## Anforderung 1
Schreibe aus den Zeilen unten einen Abschnitt wortgetreu ab. Er beginnt mit der Zeile, die „Studying this picture, at“ enthält, und endet mit dem Ende der Zeilen, wobei beide Enden dazugehören.

## Text zum Lesen
****

Zwischen Kollektion und Kundin: Warum Les Mads der erfolgreichste Fashion-Blog in Deutschland ist.

Neulich war Julia Knolle in Indien, zwei Wochen „Silent Retreat“ in einem ayurvedischen Hotel ohne Fernseher, Telefon und Internet. Keine leichte Zeit für jemanden, der nachts mit dem Laptop ins Bett geht und morgens als erstes das Touch-Pad bedient, um den Mac aus dem Schlafmodus zurückzuholen. „Am Anfang hatte ich Entzugserscheinungen“, sagt Knolle, „aber die Entschleunigung hat gut getan.“ Kein Wunder, so rasant wie die vergangenen drei Jahre für die 27-Jährige verliefen.

****

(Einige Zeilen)
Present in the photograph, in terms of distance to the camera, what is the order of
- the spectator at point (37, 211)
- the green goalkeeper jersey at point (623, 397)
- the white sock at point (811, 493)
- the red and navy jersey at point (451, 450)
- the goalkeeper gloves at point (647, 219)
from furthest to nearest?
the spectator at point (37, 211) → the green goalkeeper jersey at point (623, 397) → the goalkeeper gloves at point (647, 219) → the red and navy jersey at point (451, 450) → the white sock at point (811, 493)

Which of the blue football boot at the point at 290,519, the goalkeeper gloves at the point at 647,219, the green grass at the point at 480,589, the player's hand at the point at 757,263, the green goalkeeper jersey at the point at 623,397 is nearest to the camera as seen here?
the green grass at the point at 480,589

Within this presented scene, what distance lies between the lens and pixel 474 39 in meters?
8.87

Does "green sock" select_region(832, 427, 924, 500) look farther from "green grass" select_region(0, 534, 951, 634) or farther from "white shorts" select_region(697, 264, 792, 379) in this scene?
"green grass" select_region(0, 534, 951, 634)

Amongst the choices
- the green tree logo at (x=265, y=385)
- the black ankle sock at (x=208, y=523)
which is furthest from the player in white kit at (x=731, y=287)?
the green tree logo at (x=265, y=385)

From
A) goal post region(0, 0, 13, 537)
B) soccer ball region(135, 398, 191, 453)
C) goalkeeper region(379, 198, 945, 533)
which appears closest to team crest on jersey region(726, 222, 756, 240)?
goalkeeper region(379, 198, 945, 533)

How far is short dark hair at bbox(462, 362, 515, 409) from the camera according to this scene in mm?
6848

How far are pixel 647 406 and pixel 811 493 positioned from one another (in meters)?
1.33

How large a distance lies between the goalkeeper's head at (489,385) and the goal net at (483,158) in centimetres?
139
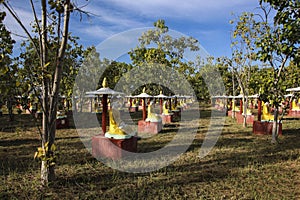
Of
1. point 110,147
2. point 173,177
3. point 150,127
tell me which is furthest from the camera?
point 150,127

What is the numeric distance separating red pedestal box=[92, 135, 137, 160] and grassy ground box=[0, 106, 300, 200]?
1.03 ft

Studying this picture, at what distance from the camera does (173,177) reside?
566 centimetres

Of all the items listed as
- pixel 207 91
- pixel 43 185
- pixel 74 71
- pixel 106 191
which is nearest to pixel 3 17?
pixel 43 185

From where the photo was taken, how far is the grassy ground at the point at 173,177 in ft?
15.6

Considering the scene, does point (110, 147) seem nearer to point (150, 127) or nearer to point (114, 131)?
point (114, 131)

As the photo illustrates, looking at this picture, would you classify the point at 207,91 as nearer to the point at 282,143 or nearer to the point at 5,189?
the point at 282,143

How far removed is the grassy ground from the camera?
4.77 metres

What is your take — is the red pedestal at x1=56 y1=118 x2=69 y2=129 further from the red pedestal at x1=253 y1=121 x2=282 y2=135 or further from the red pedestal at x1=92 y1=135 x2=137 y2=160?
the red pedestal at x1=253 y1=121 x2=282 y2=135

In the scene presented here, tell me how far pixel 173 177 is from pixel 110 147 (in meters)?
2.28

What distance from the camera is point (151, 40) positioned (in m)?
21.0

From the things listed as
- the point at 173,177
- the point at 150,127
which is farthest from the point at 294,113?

****

## Anforderung 2
Gib aus dem Text über Les Mads den Abschnitt wortgetreu wieder, der bei „Neulich war Julia“ beginnt und bei „die 27-Jährige verliefen.“ endet.

## Schriftliche Antwort 1
Studying this picture, at what distance from the camera does (173,177) reside?
566 centimetres

Of all the items listed as
- pixel 207 91
- pixel 43 185
- pixel 74 71
- pixel 106 191
which is nearest to pixel 3 17?
pixel 43 185

From where the photo was taken, how far is the grassy ground at the point at 173,177 in ft?
15.6

Considering the scene, does point (110, 147) seem nearer to point (150, 127) or nearer to point (114, 131)?
point (114, 131)

As the photo illustrates, looking at this picture, would you classify the point at 207,91 as nearer to the point at 282,143 or nearer to the point at 5,189?
the point at 282,143

How far removed is the grassy ground from the camera?
4.77 metres

What is your take — is the red pedestal at x1=56 y1=118 x2=69 y2=129 further from the red pedestal at x1=253 y1=121 x2=282 y2=135 or further from the red pedestal at x1=92 y1=135 x2=137 y2=160?
the red pedestal at x1=253 y1=121 x2=282 y2=135

In the scene presented here, tell me how far pixel 173 177 is from pixel 110 147 (in meters)?
2.28

What distance from the camera is point (151, 40) positioned (in m)?
21.0

From the things listed as
- the point at 173,177
- the point at 150,127
which is farthest from the point at 294,113?

## Schriftliche Antwort 2
Neulich war Julia Knolle in Indien, zwei Wochen „Silent Retreat“ in einem ayurvedischen Hotel ohne Fernseher, Telefon und Internet. Keine leichte Zeit für jemanden, der nachts mit dem Laptop ins Bett geht und morgens als erstes das Touch-Pad bedient, um den Mac aus dem Schlafmodus zurückzuholen. „Am Anfang hatte ich Entzugserscheinungen“, sagt Knolle, „aber die Entschleunigung hat gut getan.“ Kein Wunder, so rasant wie die vergangenen drei Jahre für die 27-Jährige verliefen.